◆ WRITTEN PROBLEM: In the forum thread below, what brand were the Walmart pellets that fedtime bought for $4.67 per bag?

I'll Take $4.49 /bag all day long, was paying $8/bag if i could get them in 2007 when i installed my stove, gotta be honest i would say if Crabbes keep up the good quality of there pellet, i am not interested in looking any further, Way to go Donnie, nice to see you guys did your research before releasing sub standard Pellets,Hats Off"


----------



## kobalt (Nov 7, 2011)

Anyone try the pellets that Walmart sells? 4.67 per bag for Walmarts pellets.


----------



## Liar1_97 (Nov 27, 2011)

kobalt I just picked up a few bags of pellets from Walmart for the $4.67 price. The brand is Trebio and I will update on their performance in a few days.


----------



## fedtime (Nov 27, 2011)

I picked up some from Walmart - Granulco was the brand at $4.67 per bag.

They burned at least as well as Eastern Embers, with maybe a little less ash so I was very happy with them.


----------



## rbchimp (Nov 27, 2011)

which walmart location?  what department are they storing them in?


----------



## fedtime (Nov 28, 2011)

You have to call around.  The last few bags I tracked down were at the Mumford Road location.

Best bet: go to the store and go directly to customer service.  Ask if they have wood pellets and in which department they are stored, because they seem to move them around - sometimes in seasonal, sometimes in hardware, or just out in the warehouse.


----------



## Rugman29 (Nov 28, 2011)

I picked 10 bags up yesterday at the Wal Mart in Moncton. The pallet was just inside the door next to where the carts are.


----------



## Liar1_97 (Nov 28, 2011)

rbchimp I picked my Walmart Pellets up in Saint John and they were also just as you go into the store to the left. Seemed an odd place to have them and they are in a semi clear bag which makes it even more difficult to see if you werent looking for them.


----------



## 76brian (Dec 2, 2011)

fedtime said:
			
		

> I picked up some from Walmart - Granulco was the brand at $4.67 per bag.
> 
> They burned at least as well as Eastern Embers, with maybe a little less ash so I was very happy with them.



I found some of these today, same price in Eastern Ontario at the local Independent Co-Op/Rona store.

I did a search and hardly a mention of them on here. Just you guys out east.

They look very dark, with lots of really dark specs. I'm thinking there's probably a lot of bark and stuff in them... I expect higher ash than the Cubex or LG's, but we'll see.

(Entries drawn from a collection)

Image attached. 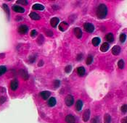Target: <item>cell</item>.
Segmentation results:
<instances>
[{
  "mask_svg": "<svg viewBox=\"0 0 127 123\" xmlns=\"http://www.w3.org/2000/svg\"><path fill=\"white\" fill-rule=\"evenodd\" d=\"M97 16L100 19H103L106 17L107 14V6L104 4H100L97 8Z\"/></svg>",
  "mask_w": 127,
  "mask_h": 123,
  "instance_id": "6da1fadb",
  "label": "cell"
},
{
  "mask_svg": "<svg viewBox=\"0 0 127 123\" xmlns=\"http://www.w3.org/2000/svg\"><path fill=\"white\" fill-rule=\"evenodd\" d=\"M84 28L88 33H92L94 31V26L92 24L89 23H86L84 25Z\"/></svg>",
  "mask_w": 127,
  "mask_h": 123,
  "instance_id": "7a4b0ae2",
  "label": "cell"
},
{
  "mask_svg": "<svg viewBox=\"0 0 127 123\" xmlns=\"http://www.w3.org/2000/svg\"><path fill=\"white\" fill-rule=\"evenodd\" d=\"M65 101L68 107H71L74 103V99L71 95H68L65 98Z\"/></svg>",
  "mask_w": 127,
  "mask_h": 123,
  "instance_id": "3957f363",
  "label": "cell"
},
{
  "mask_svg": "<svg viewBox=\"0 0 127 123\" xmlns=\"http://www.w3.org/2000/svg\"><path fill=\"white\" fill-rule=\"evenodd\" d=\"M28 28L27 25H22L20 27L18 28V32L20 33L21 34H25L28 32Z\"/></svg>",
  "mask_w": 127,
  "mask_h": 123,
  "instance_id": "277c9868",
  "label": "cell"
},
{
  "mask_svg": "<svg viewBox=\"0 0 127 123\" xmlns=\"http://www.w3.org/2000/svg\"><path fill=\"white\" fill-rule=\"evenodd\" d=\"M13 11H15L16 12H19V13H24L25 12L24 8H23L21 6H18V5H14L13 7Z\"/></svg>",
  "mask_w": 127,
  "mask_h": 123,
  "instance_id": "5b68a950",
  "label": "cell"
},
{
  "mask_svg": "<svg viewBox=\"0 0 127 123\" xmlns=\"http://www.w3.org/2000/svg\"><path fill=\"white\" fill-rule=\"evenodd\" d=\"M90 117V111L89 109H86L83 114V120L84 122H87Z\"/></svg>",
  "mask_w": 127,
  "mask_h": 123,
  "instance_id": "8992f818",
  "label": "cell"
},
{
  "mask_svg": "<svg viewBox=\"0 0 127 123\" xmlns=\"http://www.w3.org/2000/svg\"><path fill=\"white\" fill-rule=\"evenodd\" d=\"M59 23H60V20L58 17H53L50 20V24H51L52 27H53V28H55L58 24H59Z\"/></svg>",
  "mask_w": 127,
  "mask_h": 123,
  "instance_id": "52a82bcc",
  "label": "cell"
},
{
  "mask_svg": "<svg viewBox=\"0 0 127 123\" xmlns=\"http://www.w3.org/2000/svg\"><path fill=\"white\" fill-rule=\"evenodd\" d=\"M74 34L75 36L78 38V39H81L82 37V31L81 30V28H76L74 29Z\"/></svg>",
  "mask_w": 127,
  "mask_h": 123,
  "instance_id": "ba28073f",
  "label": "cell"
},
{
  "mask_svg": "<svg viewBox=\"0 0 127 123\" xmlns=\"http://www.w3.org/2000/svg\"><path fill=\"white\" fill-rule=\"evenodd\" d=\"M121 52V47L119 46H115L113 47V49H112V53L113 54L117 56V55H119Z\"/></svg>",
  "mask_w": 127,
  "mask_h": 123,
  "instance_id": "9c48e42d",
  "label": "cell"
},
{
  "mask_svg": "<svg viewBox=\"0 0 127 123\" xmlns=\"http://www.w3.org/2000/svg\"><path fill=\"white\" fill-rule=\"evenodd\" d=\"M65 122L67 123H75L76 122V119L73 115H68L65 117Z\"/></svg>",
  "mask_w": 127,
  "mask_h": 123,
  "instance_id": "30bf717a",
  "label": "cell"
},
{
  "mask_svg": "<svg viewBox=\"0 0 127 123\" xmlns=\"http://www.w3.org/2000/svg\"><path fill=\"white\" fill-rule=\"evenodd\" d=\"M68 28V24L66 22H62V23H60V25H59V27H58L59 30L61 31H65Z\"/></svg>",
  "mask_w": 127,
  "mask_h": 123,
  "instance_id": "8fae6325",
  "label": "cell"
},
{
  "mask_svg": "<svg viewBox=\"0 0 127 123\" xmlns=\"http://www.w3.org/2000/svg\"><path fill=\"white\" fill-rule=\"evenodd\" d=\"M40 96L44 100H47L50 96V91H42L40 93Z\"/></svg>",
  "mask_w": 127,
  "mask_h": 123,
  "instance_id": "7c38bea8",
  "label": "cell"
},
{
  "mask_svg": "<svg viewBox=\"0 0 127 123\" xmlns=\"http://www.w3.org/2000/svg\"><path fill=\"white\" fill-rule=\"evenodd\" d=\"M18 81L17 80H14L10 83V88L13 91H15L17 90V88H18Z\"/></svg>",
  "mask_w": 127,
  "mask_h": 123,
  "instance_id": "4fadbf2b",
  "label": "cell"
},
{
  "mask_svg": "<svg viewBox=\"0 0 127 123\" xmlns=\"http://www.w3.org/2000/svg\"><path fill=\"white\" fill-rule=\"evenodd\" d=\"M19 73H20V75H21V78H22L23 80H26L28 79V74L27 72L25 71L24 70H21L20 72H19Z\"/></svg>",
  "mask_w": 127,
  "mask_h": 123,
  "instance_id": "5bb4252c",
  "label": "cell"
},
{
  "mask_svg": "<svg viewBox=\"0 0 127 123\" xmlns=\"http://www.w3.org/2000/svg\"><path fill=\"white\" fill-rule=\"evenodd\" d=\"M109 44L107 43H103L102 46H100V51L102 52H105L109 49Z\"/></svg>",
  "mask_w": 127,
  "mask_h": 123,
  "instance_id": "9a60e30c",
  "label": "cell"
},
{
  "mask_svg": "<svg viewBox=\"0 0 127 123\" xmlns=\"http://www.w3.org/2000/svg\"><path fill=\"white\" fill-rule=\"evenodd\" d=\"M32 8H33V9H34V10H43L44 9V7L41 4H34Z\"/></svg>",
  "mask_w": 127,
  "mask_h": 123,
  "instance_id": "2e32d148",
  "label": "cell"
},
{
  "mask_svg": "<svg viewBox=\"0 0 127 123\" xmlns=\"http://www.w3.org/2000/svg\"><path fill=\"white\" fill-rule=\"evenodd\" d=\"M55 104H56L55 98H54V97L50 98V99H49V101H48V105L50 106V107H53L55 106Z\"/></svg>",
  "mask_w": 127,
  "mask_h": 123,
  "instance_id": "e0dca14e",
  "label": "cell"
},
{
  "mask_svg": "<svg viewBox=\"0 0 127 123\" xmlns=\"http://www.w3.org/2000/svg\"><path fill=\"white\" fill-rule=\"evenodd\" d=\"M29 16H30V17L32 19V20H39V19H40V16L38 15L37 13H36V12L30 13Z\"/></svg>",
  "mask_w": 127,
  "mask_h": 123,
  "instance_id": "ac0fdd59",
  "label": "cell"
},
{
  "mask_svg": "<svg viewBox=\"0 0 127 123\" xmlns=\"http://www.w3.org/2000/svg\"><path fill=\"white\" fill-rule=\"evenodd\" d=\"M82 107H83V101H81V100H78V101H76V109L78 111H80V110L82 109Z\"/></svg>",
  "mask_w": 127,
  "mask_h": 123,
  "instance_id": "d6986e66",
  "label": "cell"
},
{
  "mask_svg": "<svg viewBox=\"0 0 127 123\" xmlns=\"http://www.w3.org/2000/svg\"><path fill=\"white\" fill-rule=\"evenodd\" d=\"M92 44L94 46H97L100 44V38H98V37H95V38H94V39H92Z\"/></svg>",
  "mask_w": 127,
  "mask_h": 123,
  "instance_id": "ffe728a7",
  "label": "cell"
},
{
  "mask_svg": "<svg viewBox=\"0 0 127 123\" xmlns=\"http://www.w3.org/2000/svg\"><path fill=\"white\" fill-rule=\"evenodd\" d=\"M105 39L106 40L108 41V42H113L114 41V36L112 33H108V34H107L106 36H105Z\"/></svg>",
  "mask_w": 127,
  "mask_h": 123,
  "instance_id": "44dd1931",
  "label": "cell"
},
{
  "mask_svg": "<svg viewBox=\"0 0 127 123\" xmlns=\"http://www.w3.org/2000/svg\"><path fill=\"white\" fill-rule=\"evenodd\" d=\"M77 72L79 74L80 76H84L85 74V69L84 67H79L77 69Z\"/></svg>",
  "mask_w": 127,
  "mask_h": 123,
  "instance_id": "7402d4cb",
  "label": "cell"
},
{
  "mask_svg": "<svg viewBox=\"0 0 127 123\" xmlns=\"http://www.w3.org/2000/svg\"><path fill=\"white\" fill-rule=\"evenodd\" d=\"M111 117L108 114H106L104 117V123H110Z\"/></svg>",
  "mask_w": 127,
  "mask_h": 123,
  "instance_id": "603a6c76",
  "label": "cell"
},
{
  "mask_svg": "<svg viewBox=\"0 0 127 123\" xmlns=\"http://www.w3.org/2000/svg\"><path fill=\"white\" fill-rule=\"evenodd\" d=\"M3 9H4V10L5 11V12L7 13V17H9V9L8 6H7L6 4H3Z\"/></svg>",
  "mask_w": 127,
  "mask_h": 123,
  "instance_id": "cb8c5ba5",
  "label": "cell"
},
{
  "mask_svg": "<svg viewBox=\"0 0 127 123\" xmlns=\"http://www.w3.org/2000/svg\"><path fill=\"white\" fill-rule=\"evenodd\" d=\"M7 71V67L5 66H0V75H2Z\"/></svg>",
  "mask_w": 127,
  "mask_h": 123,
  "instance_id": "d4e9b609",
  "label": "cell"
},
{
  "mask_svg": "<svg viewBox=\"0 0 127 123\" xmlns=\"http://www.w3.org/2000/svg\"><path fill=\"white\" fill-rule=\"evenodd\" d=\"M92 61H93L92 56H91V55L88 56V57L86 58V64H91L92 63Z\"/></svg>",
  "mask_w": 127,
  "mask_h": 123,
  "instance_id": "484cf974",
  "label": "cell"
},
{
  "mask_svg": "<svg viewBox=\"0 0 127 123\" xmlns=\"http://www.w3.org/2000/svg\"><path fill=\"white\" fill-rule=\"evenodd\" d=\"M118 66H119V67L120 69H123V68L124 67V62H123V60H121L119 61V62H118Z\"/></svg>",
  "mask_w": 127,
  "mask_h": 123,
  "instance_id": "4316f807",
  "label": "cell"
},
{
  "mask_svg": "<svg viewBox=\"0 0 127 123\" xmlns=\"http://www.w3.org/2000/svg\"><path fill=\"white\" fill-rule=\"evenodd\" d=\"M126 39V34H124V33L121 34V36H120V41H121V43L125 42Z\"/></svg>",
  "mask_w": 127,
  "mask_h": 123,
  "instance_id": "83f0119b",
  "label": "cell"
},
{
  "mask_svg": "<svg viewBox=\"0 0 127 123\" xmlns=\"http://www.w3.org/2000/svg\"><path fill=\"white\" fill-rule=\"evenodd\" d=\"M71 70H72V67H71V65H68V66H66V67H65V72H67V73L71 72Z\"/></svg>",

◆ CORRECT RESPONSE: Granulco